Assemblymember Felipe Fuentes’ bill sought to significantly reform the Stull Act, the moribund 41-year-old process for evaluating teachers. With one day left in the legislative session, Fuentes pulled his bill after dozens of inside interests and some outside advocates created a near hysteria over the fear of expanded union rights and diminished achievement measures.

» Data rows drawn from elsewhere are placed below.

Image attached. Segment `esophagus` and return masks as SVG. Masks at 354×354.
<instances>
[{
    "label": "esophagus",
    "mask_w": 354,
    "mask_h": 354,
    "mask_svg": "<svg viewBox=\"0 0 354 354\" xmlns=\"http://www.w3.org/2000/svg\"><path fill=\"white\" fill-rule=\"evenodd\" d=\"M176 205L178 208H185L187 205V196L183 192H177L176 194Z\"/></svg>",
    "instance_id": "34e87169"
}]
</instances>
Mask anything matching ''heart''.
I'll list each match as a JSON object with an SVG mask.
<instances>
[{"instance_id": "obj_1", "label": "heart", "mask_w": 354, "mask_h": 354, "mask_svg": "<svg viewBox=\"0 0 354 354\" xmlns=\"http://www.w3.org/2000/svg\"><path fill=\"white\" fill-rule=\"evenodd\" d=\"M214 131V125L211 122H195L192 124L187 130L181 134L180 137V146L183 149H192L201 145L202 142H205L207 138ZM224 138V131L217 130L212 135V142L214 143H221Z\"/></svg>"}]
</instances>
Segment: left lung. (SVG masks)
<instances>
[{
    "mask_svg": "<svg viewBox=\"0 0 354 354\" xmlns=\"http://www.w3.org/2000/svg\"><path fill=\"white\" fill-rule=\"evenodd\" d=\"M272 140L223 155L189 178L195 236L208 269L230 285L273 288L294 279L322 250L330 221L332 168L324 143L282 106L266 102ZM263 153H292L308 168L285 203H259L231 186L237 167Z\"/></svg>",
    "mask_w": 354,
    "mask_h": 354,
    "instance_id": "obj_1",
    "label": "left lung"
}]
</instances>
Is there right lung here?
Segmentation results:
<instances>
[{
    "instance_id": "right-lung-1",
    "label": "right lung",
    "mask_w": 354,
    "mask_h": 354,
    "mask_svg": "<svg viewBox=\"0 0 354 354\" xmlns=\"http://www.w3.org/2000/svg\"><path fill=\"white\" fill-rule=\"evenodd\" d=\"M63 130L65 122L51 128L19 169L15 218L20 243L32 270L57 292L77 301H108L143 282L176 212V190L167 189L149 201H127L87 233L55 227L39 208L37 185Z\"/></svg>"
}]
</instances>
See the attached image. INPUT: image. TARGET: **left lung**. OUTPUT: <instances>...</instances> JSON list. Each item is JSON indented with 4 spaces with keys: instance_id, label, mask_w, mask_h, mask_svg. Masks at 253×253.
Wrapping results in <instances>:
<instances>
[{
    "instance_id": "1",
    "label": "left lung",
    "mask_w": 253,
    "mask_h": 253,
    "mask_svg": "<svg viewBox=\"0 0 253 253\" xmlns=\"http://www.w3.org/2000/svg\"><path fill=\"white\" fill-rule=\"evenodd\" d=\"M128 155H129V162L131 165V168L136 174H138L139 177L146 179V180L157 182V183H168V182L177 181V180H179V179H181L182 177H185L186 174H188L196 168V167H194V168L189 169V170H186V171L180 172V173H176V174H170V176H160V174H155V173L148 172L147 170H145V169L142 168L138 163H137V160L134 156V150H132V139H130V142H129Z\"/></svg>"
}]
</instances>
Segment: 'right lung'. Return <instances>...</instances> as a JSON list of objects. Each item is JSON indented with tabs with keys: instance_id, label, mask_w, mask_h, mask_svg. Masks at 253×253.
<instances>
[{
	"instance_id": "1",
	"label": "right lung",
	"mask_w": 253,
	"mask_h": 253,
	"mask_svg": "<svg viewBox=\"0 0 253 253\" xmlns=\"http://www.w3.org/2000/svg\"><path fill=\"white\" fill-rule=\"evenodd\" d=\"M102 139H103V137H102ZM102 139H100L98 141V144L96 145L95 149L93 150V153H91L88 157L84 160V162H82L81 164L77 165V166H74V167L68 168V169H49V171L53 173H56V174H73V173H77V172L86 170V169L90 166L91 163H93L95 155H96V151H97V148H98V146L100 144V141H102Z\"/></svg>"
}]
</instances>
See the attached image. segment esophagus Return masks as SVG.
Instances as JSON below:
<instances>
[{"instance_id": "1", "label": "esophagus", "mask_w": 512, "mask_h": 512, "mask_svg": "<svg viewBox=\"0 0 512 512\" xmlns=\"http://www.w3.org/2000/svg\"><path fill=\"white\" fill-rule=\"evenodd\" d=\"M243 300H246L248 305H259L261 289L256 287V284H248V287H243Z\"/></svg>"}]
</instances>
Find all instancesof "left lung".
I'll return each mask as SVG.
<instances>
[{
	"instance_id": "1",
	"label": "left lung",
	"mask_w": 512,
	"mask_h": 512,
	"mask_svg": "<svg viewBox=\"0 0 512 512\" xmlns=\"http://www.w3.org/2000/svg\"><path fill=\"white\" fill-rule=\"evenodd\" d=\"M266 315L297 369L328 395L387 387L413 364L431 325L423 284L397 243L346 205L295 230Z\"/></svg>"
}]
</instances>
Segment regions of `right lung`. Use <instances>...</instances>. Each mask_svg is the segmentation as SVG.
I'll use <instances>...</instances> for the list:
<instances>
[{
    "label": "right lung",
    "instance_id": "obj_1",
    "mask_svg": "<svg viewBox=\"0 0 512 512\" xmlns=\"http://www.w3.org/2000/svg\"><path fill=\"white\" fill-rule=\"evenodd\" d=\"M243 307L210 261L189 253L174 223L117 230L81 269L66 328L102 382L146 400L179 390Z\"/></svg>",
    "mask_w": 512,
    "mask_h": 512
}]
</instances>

AB 5 was not perfect, but for the community groups and advocates who supported it, its demise represents the loss of a much-needed reform of the state’s teacher evaluation system. In its stead, our public schools are left with the status quo of drive-by evaluations under the Stull Act, where teachers go years without meaningful feedback and rarely, if ever, have their professional development informed by the evaluation process. In figuring out a way forward, it’s worth examining the loudest arguments opposing AB 5 and whether and how to address them.
First, it’s interesting to note that 10 days after AB 5’s defeat, State Superintendent Tom Torlakson’s Task Force on Educator Excellence released its Greatness by Design report, proposing the most significant overhaul of teacher quality in a generation for California. The Task Force that Torlakson convened was a cross-section of superintendents, principals, teachers, researchers, labor, student advocates, and policymakers. Among its recommendations on teacher evaluation were many of the exact reforms AB 5 had come so close to enacting, including ensuring districts adopt systems that:
- utilize multiple measures to examine both student learning and teaching practice but without relying on unstable and unreliable state standardized test scores;
- must be based on the California Standards for the Teaching Profession;
- are sophisticated enough to distinguish between excellent teaching and merely satisfactory (versus only the current satisfactory vs. unsatisfactory distinctions);
- feed into professional development and support for educators who need assistance; and
- necessarily grow out of a collective labor/management vision for improving instructional quality.
Not enough testing?
The two primary arguments opponents asserted against AB 5 were that it watered down the role of standardized tests in measuring student learning and that it dangerously expanded union rights to collectively bargain evaluations. Though some opponents never stopped repeating the testing-dilution straw man, in fact the bill was amended to ensure that it did no more or less than the Stull Act or the recent Doe v. Deasy decision in Los Angeles as regards the use of standardized tests. The bill required that state and local standardized tests be used in measuring student learning but left the precise role of such tests to local discretion.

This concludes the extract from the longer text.